Total number of facilitators
Increasing the number of facilitators is important for increasing the likelihood of cycling with a LLA. Cyclists reported a more positive attitude toward cycling and more perceived health benefits than non-cyclists. Although non-cyclists reported fewer facilitators, health benefits and a positive attitude toward cycling were still the most often reported facilitators. These findings suggest that non-cyclists are aware of cycling benefits, but these benefits do not motivate them enough to cycle. Interestingly, although cyclists also reported barriers to cycling such as lack of energy, pain, and discomfort, they continued cycling despite these complaints.
A previous study suggested that lower limb prosthesis users experience more barriers than facilitators when trying to adapt or maintain a physically active lifestyle . In line with that study, non-cyclists in this study also reported more barriers than facilitators, for instance, a lack of skills or knowledge related to cycling or being afraid of getting injured. Most of these barriers hindered them from initiating cycling in the first place. Finding the desire to cycle after a LLA can help tailor the rehabilitation program to the specific needs and physical conditions of the individuals. Consequently, a sense of mastery or accomplishment from the training may facilitate them to continue cycling .
Practical factors related to work, built environment, weather, safety, and distance to destination were frequently reported by cyclists. For example, good quality streets, adequate cycling paths, good traffic safety, and good weather. In general, these external factors were frequently reported by cyclists as facilitators and less frequently reported as barriers.

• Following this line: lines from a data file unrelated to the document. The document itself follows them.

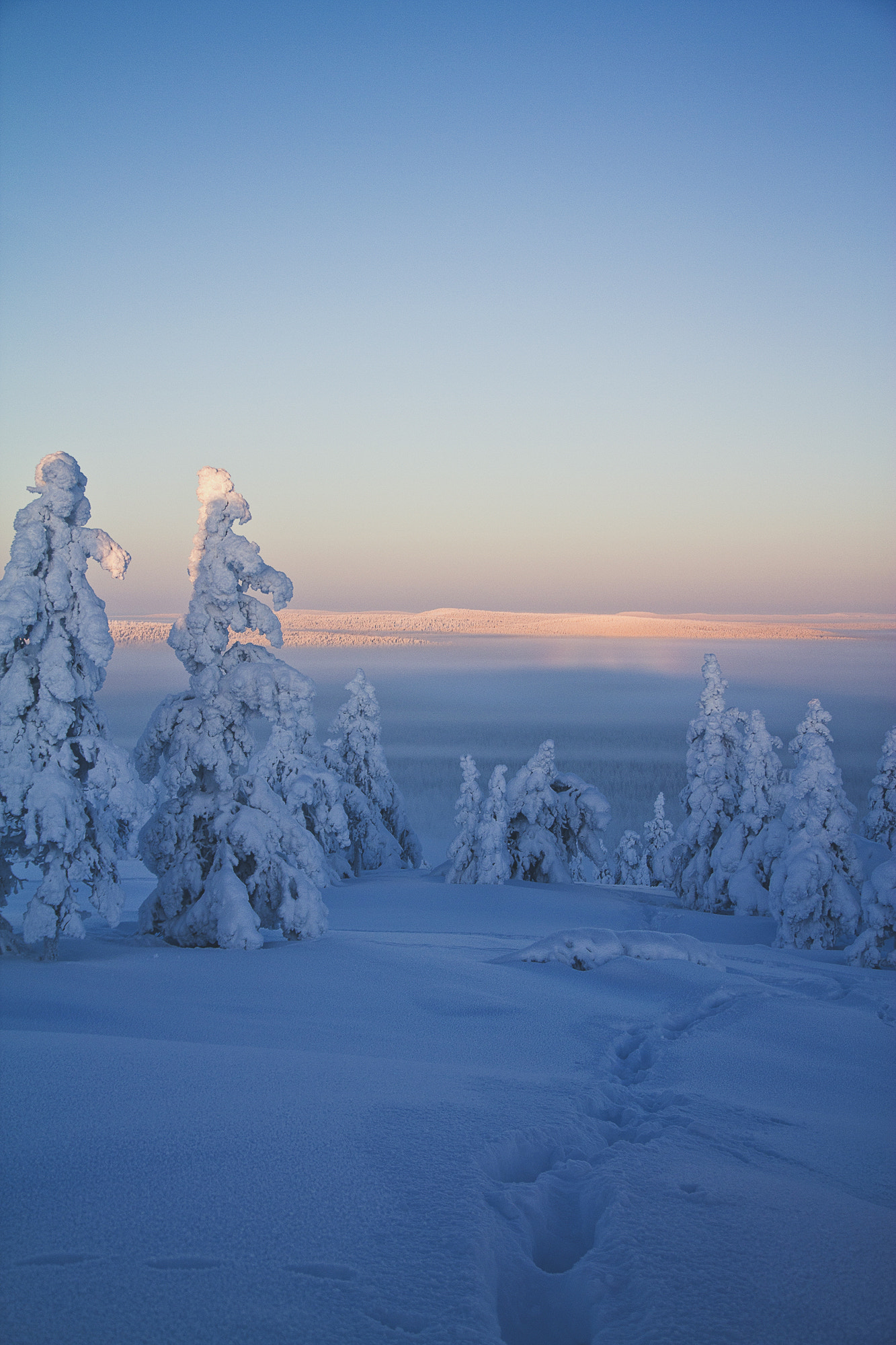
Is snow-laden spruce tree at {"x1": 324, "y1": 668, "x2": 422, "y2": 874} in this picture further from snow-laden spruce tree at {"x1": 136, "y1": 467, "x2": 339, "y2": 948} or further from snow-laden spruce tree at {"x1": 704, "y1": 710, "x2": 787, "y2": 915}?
snow-laden spruce tree at {"x1": 136, "y1": 467, "x2": 339, "y2": 948}

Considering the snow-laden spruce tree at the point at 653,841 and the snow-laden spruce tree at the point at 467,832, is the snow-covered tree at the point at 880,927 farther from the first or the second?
the snow-laden spruce tree at the point at 653,841

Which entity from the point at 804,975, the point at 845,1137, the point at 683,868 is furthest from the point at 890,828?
the point at 845,1137

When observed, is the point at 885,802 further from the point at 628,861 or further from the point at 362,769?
the point at 628,861

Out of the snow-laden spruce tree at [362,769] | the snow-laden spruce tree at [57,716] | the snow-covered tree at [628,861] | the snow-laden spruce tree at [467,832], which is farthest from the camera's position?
the snow-covered tree at [628,861]

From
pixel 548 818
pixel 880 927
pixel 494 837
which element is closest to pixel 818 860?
pixel 880 927

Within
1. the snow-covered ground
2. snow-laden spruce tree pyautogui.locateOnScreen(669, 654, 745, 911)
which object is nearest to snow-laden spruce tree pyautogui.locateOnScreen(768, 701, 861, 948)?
snow-laden spruce tree pyautogui.locateOnScreen(669, 654, 745, 911)

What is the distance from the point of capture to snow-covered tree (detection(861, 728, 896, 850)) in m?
30.9

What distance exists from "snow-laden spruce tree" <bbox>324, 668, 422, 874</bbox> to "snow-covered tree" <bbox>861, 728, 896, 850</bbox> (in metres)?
23.1

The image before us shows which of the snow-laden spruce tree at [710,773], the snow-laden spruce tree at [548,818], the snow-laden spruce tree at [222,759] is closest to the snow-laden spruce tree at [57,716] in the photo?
the snow-laden spruce tree at [222,759]

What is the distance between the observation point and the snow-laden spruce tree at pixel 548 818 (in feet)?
123

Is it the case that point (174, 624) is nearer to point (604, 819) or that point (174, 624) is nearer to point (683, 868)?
point (604, 819)

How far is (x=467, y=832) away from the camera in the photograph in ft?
121

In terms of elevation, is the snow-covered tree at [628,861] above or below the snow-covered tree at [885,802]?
below

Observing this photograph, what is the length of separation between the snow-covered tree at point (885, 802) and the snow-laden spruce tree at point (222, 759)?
23822mm
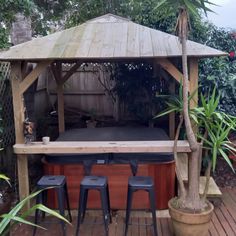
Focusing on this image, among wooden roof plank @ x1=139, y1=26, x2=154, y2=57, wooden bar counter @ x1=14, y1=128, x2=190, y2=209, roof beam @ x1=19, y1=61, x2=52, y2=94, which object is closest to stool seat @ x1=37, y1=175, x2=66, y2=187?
wooden bar counter @ x1=14, y1=128, x2=190, y2=209

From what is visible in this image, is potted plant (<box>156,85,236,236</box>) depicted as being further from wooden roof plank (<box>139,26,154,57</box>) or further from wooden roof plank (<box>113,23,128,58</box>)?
wooden roof plank (<box>113,23,128,58</box>)

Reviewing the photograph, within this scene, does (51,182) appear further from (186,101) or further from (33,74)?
(186,101)

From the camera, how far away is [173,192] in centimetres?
420

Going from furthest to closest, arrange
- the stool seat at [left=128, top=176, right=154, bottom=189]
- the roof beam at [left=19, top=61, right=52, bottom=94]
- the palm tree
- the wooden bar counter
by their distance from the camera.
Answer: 1. the wooden bar counter
2. the roof beam at [left=19, top=61, right=52, bottom=94]
3. the stool seat at [left=128, top=176, right=154, bottom=189]
4. the palm tree

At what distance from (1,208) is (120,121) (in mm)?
4034

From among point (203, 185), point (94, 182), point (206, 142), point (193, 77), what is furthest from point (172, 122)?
point (94, 182)

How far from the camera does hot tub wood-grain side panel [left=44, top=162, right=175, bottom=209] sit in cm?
404

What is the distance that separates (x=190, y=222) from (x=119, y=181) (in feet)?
3.74

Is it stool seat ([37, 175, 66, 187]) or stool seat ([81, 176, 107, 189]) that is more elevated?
stool seat ([81, 176, 107, 189])

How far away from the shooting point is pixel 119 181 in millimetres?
4051

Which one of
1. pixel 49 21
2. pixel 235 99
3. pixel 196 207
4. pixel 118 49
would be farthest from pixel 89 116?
pixel 196 207

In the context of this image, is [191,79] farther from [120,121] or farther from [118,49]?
[120,121]

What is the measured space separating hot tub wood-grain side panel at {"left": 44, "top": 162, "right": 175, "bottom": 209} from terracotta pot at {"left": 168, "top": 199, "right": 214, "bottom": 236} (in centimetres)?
80

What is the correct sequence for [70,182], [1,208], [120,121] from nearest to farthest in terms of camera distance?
1. [1,208]
2. [70,182]
3. [120,121]
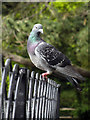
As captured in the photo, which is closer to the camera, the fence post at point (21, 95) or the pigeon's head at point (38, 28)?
the pigeon's head at point (38, 28)

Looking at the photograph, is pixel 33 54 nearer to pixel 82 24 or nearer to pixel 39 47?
pixel 39 47

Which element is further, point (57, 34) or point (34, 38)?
point (57, 34)

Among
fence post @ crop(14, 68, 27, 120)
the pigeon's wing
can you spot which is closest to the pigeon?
the pigeon's wing

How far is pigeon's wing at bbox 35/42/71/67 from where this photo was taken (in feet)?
2.17

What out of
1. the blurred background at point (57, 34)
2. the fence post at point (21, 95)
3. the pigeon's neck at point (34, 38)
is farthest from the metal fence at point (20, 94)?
the blurred background at point (57, 34)

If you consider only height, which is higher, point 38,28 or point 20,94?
point 38,28

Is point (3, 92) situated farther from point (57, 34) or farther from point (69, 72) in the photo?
point (57, 34)

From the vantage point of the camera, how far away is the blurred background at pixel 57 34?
9.86ft

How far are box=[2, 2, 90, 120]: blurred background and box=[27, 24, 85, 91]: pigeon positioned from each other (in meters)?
1.64

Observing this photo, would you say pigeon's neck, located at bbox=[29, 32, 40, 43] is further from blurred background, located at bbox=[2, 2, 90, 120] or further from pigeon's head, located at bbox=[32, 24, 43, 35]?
blurred background, located at bbox=[2, 2, 90, 120]

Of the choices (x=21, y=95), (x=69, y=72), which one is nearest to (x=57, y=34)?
(x=21, y=95)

This contrasts with the study conducted in Thailand, where these factors were more frequently reported as barriers . These findings suggest that the infrastructure in the Netherlands is quite accommodating to cyclists, with and without a LLA .
Presence of other underlying diseases in addition to the cause of LLA.
The presence of underlying diseases predicts that people with a LLA are less likely to cycle. Underlying diseases in addition to a LLA such as rheumatoid arthritis and diabetes can reduce physical activity performance [27, 28]. A study found that, on average, people with diabetes walked less (4603 steps/day) than able-bodied people (7817 steps/day), and people with both diabetes and a transtibial amputation walked even less than people with diabetes (1721 steps/day) . A LLA due to vascular disease negatively associated with sport participation . Another study found that the presence of three or more clinical conditions predicted a worse physical performance in gait speed, chair stand, and balance tests . Consistent with the use of a SACH foot and the reduction in the likelihood of cycling, a negative association between having other underlying diseases and cycling may reflect the lower mobility of the non-cyclist group.